Aos 12 anos, mais coisa menos coisa, surgiu o Celso, um rapaz pragmático e de ideias bem substanciadas, sonhava casar e ser futebolista. Como prova da sua paixão, pegou fogo ao cabelo da sua amada durante uma aula. Pela primeira e única vez na vida, ganhou o cabelo ondulado que tanto almejava, apenas na nuca o que lhe dava um ar muito faschion.
O pai, que observava de longe o cortejo de seres raros escolhidos a dedo pela sua filha. Profetizou: Está miúda é melhor ficar quieta que não acerta uma. Mais vale arranjar um animal de estimação.
Anos passados, cão e gata como pertença, a profecia auto realizou-se.
Maria João em recobro
Devido ao acesso de uma crise de dislexia aguda provocada por um erro ortografico grave que me fugiu entre o teclado, sim que eu não erro apenas dou erros de ortografia. Decidi comunicar apenas por imagens, videos ou musicas.

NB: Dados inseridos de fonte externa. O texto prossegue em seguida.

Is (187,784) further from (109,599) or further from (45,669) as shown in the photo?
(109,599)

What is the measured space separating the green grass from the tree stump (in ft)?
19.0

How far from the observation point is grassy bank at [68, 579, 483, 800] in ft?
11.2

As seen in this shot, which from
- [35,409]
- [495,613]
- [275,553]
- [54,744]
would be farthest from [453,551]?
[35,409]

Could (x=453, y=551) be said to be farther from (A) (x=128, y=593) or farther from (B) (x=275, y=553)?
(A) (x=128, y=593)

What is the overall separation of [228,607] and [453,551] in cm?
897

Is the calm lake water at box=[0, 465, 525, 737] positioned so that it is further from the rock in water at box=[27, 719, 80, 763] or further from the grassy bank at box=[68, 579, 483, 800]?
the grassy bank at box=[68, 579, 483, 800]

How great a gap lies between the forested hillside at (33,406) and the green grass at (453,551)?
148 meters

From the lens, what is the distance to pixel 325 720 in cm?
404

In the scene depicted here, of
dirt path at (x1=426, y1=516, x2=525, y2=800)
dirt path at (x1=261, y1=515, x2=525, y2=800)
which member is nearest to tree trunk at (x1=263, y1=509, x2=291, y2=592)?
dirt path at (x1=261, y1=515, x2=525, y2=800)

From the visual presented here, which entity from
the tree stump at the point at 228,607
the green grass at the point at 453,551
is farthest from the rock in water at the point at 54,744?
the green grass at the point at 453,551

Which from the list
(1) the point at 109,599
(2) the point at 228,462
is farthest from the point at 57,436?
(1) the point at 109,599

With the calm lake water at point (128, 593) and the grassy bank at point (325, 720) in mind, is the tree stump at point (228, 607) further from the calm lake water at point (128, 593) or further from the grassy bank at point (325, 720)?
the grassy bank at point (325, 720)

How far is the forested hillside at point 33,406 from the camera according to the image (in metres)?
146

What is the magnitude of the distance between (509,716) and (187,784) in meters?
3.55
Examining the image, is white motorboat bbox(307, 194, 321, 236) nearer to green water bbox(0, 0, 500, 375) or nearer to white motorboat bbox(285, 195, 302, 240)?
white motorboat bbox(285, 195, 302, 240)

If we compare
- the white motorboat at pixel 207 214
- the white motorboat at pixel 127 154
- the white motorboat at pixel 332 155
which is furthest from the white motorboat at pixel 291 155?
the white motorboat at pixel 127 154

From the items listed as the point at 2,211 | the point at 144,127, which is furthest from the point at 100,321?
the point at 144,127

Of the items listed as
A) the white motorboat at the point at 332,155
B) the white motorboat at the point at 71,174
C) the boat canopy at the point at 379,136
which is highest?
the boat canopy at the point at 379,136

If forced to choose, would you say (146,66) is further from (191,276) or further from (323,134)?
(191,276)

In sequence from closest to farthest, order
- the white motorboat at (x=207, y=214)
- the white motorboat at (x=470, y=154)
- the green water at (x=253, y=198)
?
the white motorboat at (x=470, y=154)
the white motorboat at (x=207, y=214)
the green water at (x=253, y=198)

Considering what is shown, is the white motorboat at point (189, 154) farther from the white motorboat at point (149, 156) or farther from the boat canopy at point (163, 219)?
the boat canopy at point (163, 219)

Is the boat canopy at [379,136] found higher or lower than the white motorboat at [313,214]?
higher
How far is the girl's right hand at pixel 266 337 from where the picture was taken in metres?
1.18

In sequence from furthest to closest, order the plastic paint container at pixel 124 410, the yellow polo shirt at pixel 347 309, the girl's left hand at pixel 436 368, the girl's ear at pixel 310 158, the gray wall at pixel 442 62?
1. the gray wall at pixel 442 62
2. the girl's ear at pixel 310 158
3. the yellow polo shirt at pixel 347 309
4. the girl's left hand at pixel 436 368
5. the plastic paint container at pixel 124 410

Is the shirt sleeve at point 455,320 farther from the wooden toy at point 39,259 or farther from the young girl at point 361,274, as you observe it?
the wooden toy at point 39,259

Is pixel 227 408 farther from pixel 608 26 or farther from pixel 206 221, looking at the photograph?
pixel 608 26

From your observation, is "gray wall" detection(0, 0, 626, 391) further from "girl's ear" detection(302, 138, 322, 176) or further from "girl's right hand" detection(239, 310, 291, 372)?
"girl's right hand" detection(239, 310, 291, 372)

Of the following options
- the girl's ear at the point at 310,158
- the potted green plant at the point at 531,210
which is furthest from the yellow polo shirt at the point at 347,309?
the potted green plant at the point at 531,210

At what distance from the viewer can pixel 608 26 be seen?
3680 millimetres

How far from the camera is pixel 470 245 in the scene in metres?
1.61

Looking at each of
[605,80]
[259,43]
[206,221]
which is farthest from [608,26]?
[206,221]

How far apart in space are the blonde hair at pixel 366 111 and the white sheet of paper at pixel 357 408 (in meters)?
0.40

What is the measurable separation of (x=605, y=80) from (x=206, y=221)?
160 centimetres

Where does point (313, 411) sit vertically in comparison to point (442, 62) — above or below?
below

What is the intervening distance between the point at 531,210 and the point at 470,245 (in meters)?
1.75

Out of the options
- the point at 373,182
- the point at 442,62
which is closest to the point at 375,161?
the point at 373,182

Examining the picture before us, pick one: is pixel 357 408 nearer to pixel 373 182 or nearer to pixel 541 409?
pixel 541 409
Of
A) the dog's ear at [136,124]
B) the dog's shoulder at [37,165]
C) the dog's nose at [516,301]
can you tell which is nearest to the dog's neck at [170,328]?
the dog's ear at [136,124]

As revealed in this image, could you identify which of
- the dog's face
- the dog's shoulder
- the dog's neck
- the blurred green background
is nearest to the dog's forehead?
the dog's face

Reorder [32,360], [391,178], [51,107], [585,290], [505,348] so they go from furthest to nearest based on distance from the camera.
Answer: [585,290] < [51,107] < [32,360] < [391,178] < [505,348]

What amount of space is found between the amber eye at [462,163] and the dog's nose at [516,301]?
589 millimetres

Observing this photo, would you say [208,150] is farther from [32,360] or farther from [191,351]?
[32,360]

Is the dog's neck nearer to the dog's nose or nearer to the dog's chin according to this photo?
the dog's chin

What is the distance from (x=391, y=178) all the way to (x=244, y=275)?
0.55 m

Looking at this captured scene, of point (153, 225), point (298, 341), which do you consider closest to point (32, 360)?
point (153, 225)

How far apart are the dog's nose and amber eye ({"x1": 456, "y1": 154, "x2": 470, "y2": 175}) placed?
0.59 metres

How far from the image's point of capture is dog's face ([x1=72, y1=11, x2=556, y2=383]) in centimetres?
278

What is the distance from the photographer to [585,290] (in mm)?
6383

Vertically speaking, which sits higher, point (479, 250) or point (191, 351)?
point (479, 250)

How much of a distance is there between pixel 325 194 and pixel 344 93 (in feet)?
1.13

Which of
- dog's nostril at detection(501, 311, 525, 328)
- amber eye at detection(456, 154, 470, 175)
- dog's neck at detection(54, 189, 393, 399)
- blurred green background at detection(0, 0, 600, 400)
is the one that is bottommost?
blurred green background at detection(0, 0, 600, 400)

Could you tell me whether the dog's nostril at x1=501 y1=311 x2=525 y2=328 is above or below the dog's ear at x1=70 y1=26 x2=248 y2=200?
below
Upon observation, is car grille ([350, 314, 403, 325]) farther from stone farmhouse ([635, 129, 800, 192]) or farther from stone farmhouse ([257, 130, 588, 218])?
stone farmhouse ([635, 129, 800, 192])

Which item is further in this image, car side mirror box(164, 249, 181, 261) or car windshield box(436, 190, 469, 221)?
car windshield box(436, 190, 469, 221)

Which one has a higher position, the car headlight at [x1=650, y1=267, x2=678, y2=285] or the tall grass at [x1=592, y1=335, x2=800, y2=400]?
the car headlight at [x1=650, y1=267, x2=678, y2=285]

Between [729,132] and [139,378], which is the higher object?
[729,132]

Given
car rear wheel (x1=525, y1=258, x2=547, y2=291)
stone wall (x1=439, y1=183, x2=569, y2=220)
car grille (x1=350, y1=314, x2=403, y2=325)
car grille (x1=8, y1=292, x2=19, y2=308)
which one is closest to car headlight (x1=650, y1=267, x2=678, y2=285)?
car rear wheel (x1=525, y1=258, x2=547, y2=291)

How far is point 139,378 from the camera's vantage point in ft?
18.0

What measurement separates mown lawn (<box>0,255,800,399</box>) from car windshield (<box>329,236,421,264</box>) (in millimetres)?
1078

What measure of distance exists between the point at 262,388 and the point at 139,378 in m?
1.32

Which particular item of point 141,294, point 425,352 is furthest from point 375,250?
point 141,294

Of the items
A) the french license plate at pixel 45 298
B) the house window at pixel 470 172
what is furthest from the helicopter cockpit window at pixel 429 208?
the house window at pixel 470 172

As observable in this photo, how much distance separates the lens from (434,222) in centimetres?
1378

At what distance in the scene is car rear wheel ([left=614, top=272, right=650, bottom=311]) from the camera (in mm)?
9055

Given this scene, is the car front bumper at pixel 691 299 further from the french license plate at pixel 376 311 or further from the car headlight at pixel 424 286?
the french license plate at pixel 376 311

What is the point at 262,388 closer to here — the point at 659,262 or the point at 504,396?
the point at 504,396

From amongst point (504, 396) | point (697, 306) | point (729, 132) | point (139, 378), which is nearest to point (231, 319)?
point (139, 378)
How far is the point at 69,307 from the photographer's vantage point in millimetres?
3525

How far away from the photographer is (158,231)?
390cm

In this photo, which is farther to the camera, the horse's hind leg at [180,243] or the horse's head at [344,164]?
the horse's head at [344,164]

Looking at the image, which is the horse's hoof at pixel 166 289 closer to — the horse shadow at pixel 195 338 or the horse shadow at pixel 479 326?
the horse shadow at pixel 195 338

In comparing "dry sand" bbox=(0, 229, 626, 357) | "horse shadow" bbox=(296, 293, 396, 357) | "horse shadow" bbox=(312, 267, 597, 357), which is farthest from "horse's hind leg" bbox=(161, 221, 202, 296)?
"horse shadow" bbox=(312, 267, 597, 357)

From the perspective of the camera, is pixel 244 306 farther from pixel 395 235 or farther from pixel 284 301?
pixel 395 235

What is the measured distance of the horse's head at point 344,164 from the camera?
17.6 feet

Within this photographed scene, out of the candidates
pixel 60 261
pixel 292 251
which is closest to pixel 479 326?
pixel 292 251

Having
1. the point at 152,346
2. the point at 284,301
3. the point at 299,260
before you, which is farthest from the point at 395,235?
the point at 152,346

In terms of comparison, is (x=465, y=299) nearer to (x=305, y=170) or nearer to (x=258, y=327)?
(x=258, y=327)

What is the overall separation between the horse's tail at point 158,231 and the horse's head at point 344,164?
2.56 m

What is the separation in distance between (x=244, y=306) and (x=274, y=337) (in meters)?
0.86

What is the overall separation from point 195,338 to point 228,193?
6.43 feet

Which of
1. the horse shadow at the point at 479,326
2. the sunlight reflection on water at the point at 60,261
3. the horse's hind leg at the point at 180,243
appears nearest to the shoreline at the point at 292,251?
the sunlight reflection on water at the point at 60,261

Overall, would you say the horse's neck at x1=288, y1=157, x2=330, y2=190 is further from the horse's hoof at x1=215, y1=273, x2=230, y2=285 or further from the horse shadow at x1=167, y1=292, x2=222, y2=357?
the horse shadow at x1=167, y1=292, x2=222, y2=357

Após uma semana impar de demonstrações da unicidade e quiçá grandeza da alma lusa. Auscultei as profundezas do meu ser (inebriante) e conclui: Em mim, também, palpita um pequenito guerreiro lusitano e uma patriótica padeira de Aljubarrota, talvez os dois escondidinhos, em alegre brincadeira, atrás das luzes provocadas pela intensa actividade das minhas sinapses. Sim, eu também sou Portugal!
Maria João
Ao fundo o som de um martelo em fúria. A minha Tia é uma artista, faz jóias absolutamente fantásticas. Imagino-a de óculos de soldador em cima do cocuruto.
A sua imagem de marca são os óculos. Tem uns de escafandrista para cortar cebola e outros do estilo o diabo veste brada que lhe dão inegável charme.
Tinha interrompido o seu processo criativo com mais um dos meus telefonemas existencialista:
- Tia, não estou bem! (voz alucinada)
- Que se passa João! (verbo de uma paciência milenar)
- Estou angustiada, muito angustiada…Qual o significado da vida? (clamor de alucinada carpideira num remoinho de um ataque de nervos)
- João, o significado da vida é não ter significado nenhum! (voz calma de sapiência secular com uma pitadinha de riso)
- O meu Pai disse o mesmo! (tom impaciente)
- É uma resposta completa e profunda! (nota dita em riso secular)
- Pelo amor da santa, quero algo mais! Não pode ser como a porca com orelhas. (tom em riso de alivio de quem encontrou o pé no mar alto)
A porca com orelhas é algo que se deve ter em casa pelo menos em número par, fundamental para resolver situações de emergência. Tal desiderato foi criação da minha Tia, trata-se por tanto de um dogma familiar.
- Tu pensas demais, a maioria das pessoas passa uma vida santa sem questionar nada. Tens de simplificar!
- A Tia acredita em algo?
- Acredito. No ácido acetilsalicílico, panadol e na rena! (voz de riso de menina traquinas)
- A rena?
- A rena Rodolfo do Pai Natal, só essa!